Photography Workflow

You might be wondering why would an individual need or use a service like S3 in the first place? The use cases from an enterprise perspective almost seem endless, but there’s certain use cases for an individual. I’ll get to this shortly.

Just to give some history, I once owned and operated a photography business and experienced a hard drive failure sometime in 2007. In the digital age of photography this was catastrophic! At the time I had no backups, wasn’t using a NAS storage device, nothing. Luckily, I didn’t loose any photos that were commissioned work; such as a wedding, engagement photo session, or one of the many endurance races I shot. I guess it’s not entirely true I didn’t have backups- I did have some burned DVDs with RAW photos only.

After this I went all in on a NAS (network attached storage) device and designed a workflow that not only ensured my photos were backed up, but readily available regardless of the device I was using.

After getting a 2-disk bay Synology NAS, I become adamant about immediately getting the RAW images off the memory card secured. I ultimately changed my photography workflow to the following:

Figure 2: Pre-Amazon S3 backup
  1. Manually copy images from camera/memory card(s) to laptop
  2. Using Lightroom (aka LrC), import the photos into my catalog
  3. While the images are getting imported into LrC, I copied the RAW images over to the NAS
  4. Once done editing photos and creating a collection, I would let LrC export directly to the NAS (JPEG and/or TIFF)
  5. Upon closing LrC, I backup the catalog automatically, also to the NAS
  6. I have several file shares created on the NAS and of course one is dedicated entirely to photography. I have only a few top level parent folders- 3 of which being “raw_photos”, “processed_photos”, & catalog_backup

Here’s an example of what that folder structure looks like:

Figure 3: NAS Folder Structure

The Cause

I followed this same workflow for several years and never had issues. But in Sept of 2017 (literally over my birthday) Hurricane Irma approached the west coast of Florida. Within 12 hours of making landfall in the Naples area, the hurricane was projected to be at Cat 4 strength passing directly over us! Just prior to this, I can remember telling my wife we’re not going anywhere unless we’re getting a direct hit as a Cat 4. Uh oh, That was looking to materialize over the next several hours. As we packed up our car to head out of town one of the things I grabbed was none other than my NAS server!

### Data extract
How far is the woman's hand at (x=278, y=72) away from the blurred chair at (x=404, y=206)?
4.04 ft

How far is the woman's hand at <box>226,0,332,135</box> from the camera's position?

### Actions to take
- a) Summarize the photography workflow post in exactly two sentences.
- b) Answer these questions from the photography workflow post, one answer per line:
(i) In what year did the hard drive failure happen?
(ii) What brand of NAS did the writer get, and how many disk bays did it have?
(iii) What three top-level parent folders on the photography file share does the post name?
- c) Go on with the photography workflow post, starting right after its final sentence.

### Results by task
- a) After a hard drive failure in 2007 left the writer with no backups except some burned DVDs of RAW photos, the writer switched to a NAS device and designed a workflow that kept photos backed up and available on any device. The writer followed that workflow, built around a 2-disk bay Synology NAS and Lightroom, for several years without issues until Hurricane Irma threatened the Naples area in September 2017, and the NAS went into the car when they left town.

- b)
(i) 2007
(ii) Synology, with 2 disk bays
(iii) "raw_photos", "processed_photos", and catalog_backup

- c)
Long story short, the hurricane weakened down to maybe a Cat 1 and luckily we had no damage to our house. Unfortunately, that wasn’t the case for everyone. However, through this experienced I realized the NAS server itself is just a thing that can be easily replaced, but not really the case for 10’s of thousands of photos stored on it. So, I decided to modify my photo workflow to use some offsite backup to address this gap of loosing not only my photos, but my data in general.

The Effect

I pay for an Office 365 personal subscription- 95% of the original reason was for the 1TB of cloud storage that’s included with OneDrive. I almost thought to myself, this is easy, just begin syncing a folder with my photos into OneDrive. Done. But, I was quickly approaching the 1TB amount of storage for my photos (RAW, processed, & catalog backups). Not to mention over time I began to shoot with a full frame sensor camera, so the RAW file sizes were getting out of hand quickly. So, I modified my workflow and processes to include backing up my RAW images, processed photos, and LrC backups to Amazon S3.

Using the Glacier Deep Archive storage class at a price of $0.00099 per GB, per month, makes it a very attractive option. For example, 1TB data stored would cost approximately $0.99 per month, $11.88 per year. This cost is for storage only. There are of course costs for requests and data retrieval as well as data transfer, so you would definitely want to understand that as well. The ultimately hope is that I never have to do any retrievals.

So what does an updated workflow look like?

Figure 4: Current State Photo workflow w/S3 backup
  1. After plugging camera/memory card into PC, allow LrC to copy raw photos to the RAID and simultaneously import photos into LrC catalog
  2. After editing photos, create collection and export processed photos directly from LrC to NAS server
  3. Upon closing LrC, I backup the catalog automatically to the NAS
  4. I have a batch script (screenshot below) scheduled to run nightly which syncs the RAID to the NAS, primarily focused on the RAW photos
  5. Using Synology’s Hyper Backup, I run a bi-weekly differential backup to Amazon S3
  6. I encrypt the backup data locally using a self-generated key pair just prior to backing up to S3. This way data is already encrypted prior to getting into AWS
  7. Using a dedicated AWS IAM user, provisioned to a role that has a very specific policy (screenshot below) only for the photo backup S3 bucket
  8. Amazon S3 bucket with intelligent-tiering archive config set (screenshot below)

Obviously, there’s a lot more going on with this flow- however everything is fully automated! The manual steps are plugging the memory card into the PC and of course going through/editing the photos. One big thing that I didn’t spend too much time talking about is the RAID setup on my desktop. When I first started all of this I worked primarily from a laptop. Today, my main computer is a desktop with a 5 disk, RAID 5, array. This way there’s local redundancy with much faster read speeds (a huge plus for interacting with the massive RAW files with LrC) and backup to the NAS (local) and S3 bucket (remote).

Old School Scripting

I’m a bit old school with how I backup data from the local PC to the NAS- I use good ‘ol robocopy! Nothing complicated at all and very straight forward. Get data from the RAID to the NAS. I have this scheduled to run on a nightly basis and configured to run if the previous scheduled time was not run. I also dump a log file so I can see what happened if something goes wrong. I have a separate batch script that deletes log file older than 30 days- this also runs nightly.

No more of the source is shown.